Australia has four levels of alerts. They are:
- low—terrorist attack is not expected
- medium—terrorist attack could occur
- high—terrorist attack is likely
- extreme—terrorist attack is imminent or has occurred.
The alert level was changed last week to high for the first time since it started in 2003. The level is set on the recommendation of the Australian Security Intelligence Organization. It would not be set to high on a whim.
Some people think we live in a country with no security threats. They are wrong. The fact New Zealand citizens have been fighting alongside radical extremists in Syria is a deep cause for concern.
Also a reader e-mails:
There’s a lot of complaining going on about GCSB at the moment on the eve on the Internet Party function tonight.
My daughter is 7yo and attends a Jewish school in Melbourne. As you may know, the Australian Terror threat index was increased to High last week. This is due, in part, to intelligence gathering. As such, our children and teachers are put through lockdown simulations in case there is an attack such as we have seen in France and Belgium.
I am totally comfortable, if not glad, that NZ is subscribing to an international task force that can alert and prevent such atrocities. There is no easy answer.

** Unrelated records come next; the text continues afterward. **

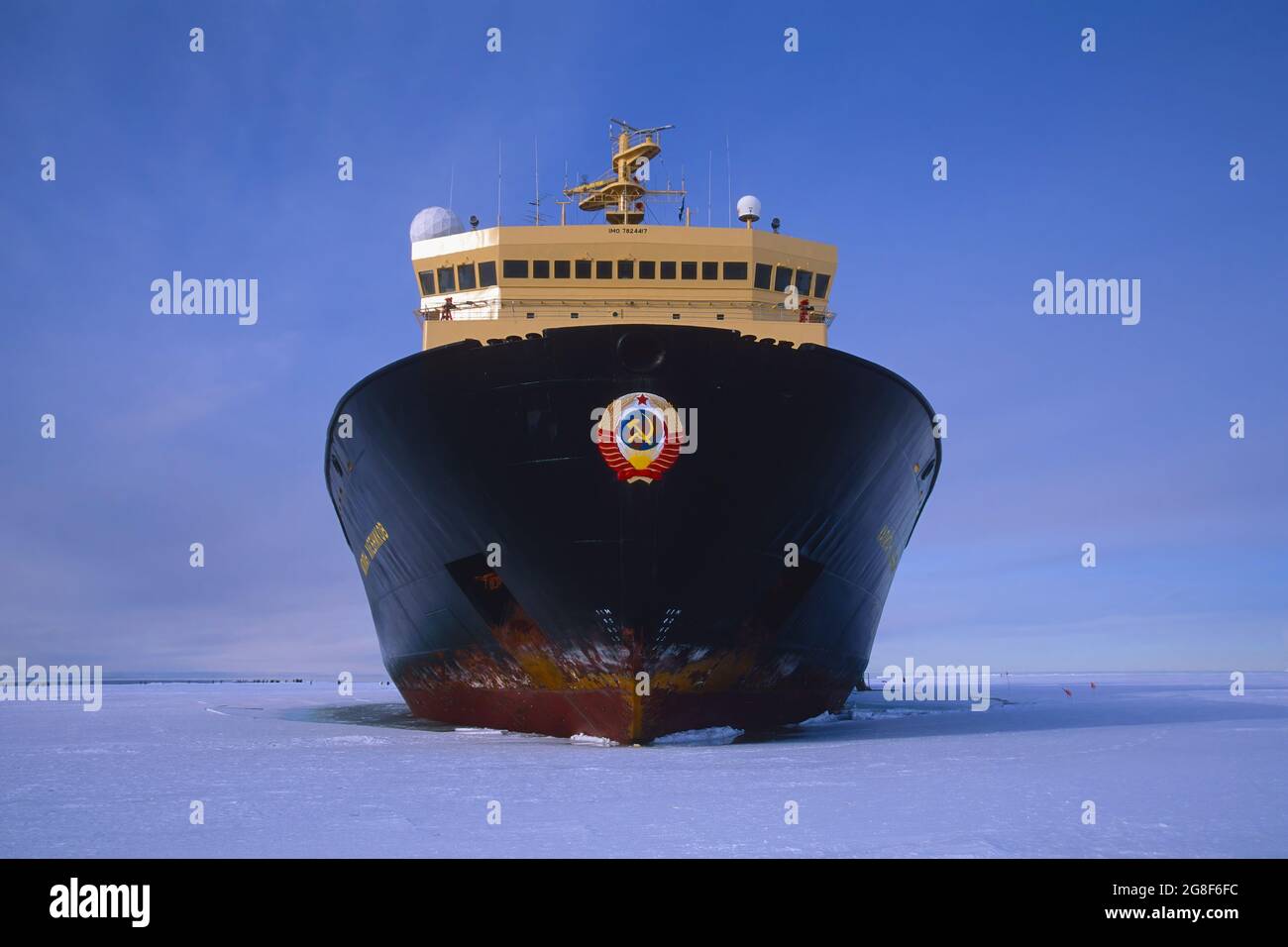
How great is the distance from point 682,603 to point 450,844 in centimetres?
549

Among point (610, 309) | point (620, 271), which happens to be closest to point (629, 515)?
point (610, 309)

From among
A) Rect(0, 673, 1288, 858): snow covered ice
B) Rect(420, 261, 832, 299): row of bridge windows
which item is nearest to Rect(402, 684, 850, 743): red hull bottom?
Rect(0, 673, 1288, 858): snow covered ice

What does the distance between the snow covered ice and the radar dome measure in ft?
33.7

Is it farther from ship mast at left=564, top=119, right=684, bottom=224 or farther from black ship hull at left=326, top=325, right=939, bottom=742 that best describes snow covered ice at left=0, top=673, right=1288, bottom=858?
ship mast at left=564, top=119, right=684, bottom=224

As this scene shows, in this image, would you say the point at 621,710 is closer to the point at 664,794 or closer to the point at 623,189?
the point at 664,794

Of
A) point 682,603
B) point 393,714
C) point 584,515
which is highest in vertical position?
point 584,515

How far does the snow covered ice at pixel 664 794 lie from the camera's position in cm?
555

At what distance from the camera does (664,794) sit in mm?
7258

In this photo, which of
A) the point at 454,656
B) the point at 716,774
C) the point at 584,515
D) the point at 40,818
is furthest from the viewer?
the point at 454,656

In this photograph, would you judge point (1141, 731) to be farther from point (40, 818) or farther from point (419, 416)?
point (40, 818)

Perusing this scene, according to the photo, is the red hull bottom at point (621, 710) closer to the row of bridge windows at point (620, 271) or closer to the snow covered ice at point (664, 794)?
the snow covered ice at point (664, 794)

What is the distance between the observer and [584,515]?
10727 mm

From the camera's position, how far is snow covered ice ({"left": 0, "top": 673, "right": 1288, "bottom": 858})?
218 inches
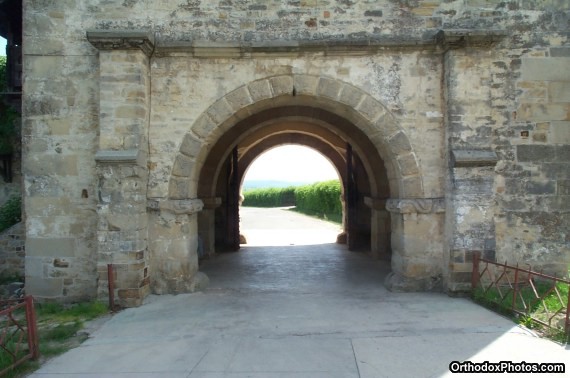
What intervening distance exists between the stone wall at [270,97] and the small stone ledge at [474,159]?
29cm

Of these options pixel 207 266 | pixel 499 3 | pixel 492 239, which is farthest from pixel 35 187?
pixel 499 3

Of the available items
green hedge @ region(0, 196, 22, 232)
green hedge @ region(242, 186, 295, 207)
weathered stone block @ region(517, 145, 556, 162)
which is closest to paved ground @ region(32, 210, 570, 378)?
weathered stone block @ region(517, 145, 556, 162)

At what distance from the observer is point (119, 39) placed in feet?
18.3

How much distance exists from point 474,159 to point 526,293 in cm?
184

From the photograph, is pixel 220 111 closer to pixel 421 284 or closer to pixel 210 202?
pixel 421 284

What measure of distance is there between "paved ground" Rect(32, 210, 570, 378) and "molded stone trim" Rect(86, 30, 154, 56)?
3441 mm

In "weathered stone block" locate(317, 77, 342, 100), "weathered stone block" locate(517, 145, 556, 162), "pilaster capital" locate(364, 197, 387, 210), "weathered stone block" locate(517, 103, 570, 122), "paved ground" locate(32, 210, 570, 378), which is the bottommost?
"paved ground" locate(32, 210, 570, 378)

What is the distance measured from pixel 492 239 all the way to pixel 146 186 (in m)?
4.83

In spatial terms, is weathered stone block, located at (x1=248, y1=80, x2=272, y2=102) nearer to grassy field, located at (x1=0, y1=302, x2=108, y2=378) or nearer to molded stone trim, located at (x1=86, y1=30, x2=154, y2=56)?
molded stone trim, located at (x1=86, y1=30, x2=154, y2=56)

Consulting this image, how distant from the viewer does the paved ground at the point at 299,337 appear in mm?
3697

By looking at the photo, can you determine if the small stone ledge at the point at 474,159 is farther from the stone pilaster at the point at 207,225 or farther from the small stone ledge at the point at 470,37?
the stone pilaster at the point at 207,225

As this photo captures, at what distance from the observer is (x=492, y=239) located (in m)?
5.80

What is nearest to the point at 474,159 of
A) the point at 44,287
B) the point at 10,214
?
the point at 44,287

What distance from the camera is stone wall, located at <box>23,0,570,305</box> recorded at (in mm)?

My view on GCSB powers are the same as during the GCSB Bill, which is that we should have two separate entities – one for communications interceptions and foreign intelligence gathering – and another entity for cyber-security. They are both legitimate functions of government, but having both functions in the one entity does mean that there can be a concern that powers for one function (cyber-security) could be used for another (communications interception) so a rational reform would be to split GCSB into two entities.